Chart #8 shows the evolution over the past year of inflation expectations for the next 5 years. The top portion of the chart shows nominal yields for 5-yr Treasuries and the real yield on 5-yr TIPS. The difference between the two—the market's expected average annual rate of inflation over the next 5 years—is shown on the bottom panel. Note that current inflation expectations are about 2%, which is modestly higher than the 1.6% average rate of CPI inflation over the past 10 years and modestly lower than the 2.15% average over the past 20 years. Current expectations are not out of line with the past, but they are near the high end of past trends. Chart #9 shows the same analysis for 10-yr Treasuries and 10-yr TIPS. Note also that over the past month or so, real yields have been relatively flat, while nominal yields have risen: that is what happens when the market expects inflation to rise but economic growth to remain modest.

Chart #10

Chart #10 compares the year over year rate of core CPI inflation and the 5-yr Treasury yield. It suggests that if future inflation averages 2%, as the bond market currently expects, then we might expect the 5-yr Treasury yield to rise from their current level of 2.3% to about 3.5% (with 5-yr real yields on TIPS moving up from their current 0.3% to 1.5%).

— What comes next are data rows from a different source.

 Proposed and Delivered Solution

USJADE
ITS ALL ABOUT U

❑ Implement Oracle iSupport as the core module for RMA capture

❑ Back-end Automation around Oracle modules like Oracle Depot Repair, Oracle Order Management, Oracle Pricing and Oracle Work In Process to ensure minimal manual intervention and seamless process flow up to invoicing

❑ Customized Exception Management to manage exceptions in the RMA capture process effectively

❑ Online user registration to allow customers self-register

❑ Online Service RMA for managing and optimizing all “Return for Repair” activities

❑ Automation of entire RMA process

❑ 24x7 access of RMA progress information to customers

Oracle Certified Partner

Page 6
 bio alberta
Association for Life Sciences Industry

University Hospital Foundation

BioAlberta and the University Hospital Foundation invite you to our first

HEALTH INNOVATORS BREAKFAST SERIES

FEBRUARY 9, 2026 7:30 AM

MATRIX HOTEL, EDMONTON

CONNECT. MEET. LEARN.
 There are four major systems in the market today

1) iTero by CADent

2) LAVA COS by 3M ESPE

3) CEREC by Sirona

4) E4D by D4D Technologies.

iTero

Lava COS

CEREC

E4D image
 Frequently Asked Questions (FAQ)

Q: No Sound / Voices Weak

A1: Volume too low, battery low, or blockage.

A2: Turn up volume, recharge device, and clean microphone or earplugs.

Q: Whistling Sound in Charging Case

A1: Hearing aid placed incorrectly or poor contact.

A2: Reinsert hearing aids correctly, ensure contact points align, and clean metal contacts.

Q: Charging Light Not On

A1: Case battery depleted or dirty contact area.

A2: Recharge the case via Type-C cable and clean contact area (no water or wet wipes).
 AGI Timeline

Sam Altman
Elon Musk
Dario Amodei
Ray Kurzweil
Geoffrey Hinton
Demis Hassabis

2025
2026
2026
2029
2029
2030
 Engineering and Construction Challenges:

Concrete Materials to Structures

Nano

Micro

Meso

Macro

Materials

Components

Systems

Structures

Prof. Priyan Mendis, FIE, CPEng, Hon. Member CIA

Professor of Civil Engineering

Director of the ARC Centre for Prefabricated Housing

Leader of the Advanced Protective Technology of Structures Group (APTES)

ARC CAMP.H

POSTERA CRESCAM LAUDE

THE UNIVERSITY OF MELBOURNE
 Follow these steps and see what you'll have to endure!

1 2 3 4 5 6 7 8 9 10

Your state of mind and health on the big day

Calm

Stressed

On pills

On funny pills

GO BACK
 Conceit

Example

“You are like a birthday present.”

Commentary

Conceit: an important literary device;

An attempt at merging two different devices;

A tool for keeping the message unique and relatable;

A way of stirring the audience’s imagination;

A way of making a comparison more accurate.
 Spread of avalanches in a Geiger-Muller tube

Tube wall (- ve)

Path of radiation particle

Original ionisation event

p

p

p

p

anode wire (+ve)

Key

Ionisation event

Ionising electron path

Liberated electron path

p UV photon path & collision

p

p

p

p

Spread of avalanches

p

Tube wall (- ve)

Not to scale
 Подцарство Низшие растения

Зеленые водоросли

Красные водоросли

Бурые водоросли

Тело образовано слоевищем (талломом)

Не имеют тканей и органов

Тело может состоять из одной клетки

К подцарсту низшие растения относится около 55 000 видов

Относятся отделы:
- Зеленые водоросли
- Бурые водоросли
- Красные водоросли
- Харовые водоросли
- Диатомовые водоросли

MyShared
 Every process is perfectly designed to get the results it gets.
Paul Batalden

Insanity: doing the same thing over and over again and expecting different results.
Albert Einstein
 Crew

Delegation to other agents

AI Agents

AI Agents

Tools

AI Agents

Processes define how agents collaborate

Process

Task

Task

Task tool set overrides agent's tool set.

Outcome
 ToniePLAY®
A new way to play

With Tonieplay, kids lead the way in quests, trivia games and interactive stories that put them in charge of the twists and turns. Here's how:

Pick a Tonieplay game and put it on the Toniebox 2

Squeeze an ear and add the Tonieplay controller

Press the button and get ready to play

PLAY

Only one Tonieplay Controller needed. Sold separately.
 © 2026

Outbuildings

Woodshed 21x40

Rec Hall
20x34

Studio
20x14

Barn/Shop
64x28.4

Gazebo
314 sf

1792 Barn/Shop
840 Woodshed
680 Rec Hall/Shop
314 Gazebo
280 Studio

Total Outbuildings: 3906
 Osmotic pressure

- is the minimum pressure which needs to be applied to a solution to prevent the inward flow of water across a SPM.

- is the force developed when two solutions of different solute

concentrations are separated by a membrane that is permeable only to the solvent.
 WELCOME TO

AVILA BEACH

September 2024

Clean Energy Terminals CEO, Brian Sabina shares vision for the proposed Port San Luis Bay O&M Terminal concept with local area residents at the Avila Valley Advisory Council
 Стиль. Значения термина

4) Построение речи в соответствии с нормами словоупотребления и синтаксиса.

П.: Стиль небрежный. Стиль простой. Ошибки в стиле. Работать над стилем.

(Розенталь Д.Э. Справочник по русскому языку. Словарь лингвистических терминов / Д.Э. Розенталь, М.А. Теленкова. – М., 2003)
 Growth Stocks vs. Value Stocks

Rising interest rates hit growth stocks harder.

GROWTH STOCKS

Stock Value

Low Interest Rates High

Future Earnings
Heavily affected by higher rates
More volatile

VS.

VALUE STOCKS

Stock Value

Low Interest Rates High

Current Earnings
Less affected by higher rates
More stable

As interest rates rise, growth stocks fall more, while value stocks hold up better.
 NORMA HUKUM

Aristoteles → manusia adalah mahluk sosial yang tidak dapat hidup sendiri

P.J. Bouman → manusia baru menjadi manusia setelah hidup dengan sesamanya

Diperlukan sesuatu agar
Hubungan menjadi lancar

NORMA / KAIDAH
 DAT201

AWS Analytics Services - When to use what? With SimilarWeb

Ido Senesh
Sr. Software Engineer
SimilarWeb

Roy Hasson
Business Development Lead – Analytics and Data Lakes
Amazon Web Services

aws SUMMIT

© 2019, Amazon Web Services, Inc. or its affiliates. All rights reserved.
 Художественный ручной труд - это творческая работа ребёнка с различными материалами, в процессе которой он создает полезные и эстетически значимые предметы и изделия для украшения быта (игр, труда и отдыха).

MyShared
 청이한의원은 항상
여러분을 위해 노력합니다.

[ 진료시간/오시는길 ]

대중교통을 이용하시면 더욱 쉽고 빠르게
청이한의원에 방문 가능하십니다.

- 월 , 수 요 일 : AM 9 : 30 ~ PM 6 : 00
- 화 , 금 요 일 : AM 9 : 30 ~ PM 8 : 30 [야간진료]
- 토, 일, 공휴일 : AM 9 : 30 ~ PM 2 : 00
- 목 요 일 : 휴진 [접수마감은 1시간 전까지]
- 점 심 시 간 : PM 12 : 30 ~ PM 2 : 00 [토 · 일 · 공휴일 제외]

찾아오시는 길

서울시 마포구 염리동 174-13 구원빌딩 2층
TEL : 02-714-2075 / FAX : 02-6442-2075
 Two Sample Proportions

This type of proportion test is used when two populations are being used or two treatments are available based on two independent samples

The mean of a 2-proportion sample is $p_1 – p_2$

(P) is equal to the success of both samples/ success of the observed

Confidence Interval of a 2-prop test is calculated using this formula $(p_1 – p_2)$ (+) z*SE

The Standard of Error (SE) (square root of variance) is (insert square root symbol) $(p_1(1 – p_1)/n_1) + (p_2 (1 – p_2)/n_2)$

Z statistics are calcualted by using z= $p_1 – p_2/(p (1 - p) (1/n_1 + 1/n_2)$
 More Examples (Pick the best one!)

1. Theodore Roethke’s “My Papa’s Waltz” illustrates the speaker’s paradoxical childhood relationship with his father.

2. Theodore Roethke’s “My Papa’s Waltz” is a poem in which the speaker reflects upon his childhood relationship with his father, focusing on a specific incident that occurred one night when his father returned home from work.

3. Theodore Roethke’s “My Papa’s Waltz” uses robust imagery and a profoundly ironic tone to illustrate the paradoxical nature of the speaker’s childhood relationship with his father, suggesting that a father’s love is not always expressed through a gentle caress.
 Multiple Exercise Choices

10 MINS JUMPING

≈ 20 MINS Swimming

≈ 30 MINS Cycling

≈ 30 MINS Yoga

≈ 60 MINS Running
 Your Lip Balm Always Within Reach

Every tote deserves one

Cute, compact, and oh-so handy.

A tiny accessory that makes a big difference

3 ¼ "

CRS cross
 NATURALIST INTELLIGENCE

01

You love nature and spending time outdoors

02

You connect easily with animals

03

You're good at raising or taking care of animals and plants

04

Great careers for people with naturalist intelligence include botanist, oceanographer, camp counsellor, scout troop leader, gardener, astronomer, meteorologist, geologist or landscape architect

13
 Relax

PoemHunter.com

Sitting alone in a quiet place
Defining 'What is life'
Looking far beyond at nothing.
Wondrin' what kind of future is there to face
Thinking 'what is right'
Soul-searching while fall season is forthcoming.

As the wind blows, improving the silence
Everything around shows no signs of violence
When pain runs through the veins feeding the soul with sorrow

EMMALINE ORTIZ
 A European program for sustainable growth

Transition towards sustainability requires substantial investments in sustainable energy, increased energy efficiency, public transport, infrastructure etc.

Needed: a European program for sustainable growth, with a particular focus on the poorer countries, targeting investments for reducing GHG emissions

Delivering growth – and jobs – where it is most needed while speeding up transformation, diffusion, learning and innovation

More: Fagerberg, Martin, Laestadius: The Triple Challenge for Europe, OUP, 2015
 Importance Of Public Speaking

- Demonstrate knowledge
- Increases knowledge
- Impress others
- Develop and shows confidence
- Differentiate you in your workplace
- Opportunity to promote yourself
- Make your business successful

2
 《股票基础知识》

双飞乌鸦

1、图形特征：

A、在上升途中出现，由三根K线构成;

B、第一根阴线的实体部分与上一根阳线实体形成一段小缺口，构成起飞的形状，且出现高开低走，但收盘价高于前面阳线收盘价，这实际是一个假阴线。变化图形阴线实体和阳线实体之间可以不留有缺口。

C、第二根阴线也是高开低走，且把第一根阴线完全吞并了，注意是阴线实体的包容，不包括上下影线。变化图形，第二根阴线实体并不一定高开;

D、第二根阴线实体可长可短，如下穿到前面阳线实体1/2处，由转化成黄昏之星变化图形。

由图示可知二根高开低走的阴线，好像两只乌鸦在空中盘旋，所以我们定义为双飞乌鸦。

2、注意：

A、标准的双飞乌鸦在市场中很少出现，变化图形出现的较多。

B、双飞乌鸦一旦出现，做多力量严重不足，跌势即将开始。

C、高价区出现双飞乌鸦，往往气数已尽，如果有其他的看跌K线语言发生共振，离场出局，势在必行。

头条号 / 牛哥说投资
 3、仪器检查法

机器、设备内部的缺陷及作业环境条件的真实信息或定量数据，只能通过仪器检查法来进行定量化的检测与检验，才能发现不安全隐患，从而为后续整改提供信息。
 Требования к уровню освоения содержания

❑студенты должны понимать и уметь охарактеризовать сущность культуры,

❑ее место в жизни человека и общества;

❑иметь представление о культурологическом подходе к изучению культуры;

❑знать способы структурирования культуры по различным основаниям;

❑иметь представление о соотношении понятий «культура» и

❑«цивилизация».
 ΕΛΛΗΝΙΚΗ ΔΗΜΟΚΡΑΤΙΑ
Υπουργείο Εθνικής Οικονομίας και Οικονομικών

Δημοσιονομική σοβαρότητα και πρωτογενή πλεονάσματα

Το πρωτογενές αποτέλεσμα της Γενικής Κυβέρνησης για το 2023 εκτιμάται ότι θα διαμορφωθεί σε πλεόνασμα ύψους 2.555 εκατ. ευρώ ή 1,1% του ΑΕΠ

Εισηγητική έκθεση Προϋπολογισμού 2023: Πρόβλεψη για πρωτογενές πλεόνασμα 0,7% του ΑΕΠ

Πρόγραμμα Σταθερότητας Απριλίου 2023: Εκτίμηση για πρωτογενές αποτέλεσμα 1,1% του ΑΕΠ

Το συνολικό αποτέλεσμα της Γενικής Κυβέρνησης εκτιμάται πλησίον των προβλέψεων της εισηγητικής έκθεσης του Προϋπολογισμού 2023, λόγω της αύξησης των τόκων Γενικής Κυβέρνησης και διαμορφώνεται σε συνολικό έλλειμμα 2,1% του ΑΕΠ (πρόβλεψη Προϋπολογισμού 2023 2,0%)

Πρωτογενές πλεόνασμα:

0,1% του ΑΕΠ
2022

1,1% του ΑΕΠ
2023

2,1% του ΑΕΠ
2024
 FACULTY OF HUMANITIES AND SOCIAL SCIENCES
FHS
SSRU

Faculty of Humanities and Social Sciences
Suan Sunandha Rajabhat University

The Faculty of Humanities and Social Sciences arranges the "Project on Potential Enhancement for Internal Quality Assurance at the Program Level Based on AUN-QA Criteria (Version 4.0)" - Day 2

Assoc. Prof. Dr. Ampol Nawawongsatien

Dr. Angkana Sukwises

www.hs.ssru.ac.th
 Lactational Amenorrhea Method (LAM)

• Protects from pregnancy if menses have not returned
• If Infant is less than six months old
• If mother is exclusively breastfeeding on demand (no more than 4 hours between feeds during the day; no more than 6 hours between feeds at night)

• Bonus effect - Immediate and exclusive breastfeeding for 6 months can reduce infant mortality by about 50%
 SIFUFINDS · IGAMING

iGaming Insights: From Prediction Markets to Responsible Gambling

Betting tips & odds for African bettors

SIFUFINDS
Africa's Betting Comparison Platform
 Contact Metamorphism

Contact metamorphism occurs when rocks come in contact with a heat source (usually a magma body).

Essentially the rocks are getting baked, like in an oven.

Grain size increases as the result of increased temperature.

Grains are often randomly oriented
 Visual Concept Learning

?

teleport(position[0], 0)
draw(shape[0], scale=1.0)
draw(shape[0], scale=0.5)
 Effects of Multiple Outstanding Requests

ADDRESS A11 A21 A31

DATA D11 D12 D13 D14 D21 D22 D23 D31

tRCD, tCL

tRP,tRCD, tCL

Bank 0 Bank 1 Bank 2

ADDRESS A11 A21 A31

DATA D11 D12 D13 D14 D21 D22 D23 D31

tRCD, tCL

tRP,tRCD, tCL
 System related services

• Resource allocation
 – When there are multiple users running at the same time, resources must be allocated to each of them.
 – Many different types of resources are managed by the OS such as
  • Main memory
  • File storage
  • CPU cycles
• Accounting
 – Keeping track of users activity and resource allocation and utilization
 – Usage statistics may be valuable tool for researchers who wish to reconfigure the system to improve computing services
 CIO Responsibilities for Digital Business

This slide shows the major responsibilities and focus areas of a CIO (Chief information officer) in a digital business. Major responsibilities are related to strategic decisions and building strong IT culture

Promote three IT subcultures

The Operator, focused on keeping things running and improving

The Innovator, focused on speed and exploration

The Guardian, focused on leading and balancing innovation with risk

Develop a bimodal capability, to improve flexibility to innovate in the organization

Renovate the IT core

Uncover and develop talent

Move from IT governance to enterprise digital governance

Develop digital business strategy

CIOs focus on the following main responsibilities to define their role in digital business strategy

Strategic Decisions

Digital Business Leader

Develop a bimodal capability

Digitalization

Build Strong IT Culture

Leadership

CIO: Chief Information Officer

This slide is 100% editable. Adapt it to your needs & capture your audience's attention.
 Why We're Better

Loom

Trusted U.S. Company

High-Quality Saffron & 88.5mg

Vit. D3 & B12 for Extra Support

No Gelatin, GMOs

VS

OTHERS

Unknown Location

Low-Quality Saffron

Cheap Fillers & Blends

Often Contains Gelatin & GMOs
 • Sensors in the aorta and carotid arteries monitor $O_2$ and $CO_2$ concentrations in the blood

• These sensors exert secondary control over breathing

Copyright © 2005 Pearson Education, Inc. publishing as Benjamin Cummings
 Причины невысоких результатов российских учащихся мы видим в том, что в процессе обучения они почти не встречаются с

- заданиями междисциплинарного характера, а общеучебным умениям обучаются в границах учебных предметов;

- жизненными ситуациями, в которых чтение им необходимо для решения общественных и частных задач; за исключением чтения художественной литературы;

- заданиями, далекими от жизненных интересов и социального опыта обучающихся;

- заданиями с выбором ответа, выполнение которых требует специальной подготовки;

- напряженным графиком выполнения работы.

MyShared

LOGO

Those moves are significantly higher than what the bond market is currently expecting. Put another way, the current level of Treasury yields is still unusually low given a 2% inflation world.

Chart #11

Chart #12

Charts #11 and #12 give you historical context for the relationship between 10-yr Treasury yields and inflation. More often than not, 10-yr yields trade at least 1-2 percentage points higher than the annual rate of inflation. Currently, 10-yr Treasury yields are about 2.5%, whereas the current trend of CPI inflation is about 2%. Were things to get back to "normal," in a 2% inflation world we might therefore expect to see 10-yr yields at 3.5% to 4%.

So there is plenty of justification for yields to move higher by much more than the market expects.

The only thing keeping yields from rising significantly is the market's belief (as evidenced by 5-yr real yields of only 0.3%) that the economy is still stuck in a "new normal" rut; that due to capacity constraints and demographics, it would be very difficult for the economy to grow by much more than 2% per year for the foreseeable future.

This year will prove whether the "new normal" view will prevail, or whether significant tax and regulatory reform will unleash a new wave of growth. My money is on faster growth and higher interest rates. Faster growth will be very welcome, but higher interest rates will hurt, and they could very well keep future equity gains at modest levels (by putting downward pressure on PE ratios) even as the economy improves. So even though the economy looks set to surprise on the upside, it doesn't necessarily follow that equity valuation will also surprise on the upside.

Tuesday, January 9, 2018

Manufacturing is off to a strong start

Last week brought the good news that the December ISM manufacturing index exceeded expectations (59.7 vs. 58.2), while the new orders subindex hit a 14-yr high. Some impressive charts:

Chart #1

Chart #1 compares the ISM manufacturing index to quarterly annualized GDP growth. The two tend to move together. As the chart suggests, the recent strength of the manufacturing index is consistent with very strong GDP growth in the fourth quarter. The market is expecting to see something on the order of 3%, but this chart says it could be 4% or better.

Chart #2

Chart #2 compares US manufacturing to that of the Eurozone. Both have been unusually strong of late. It's very likely that the world is in the midst of a relatively strong, synchronized growth phase.

Chart #3

Chart #3 shows the New Orders subindex of the ISM manufacturing survey. It's rarely been this strong. 

Chart #4

Not surprisingly, equity markets continue to do very well, both here and abroad, as Chart #4 shows.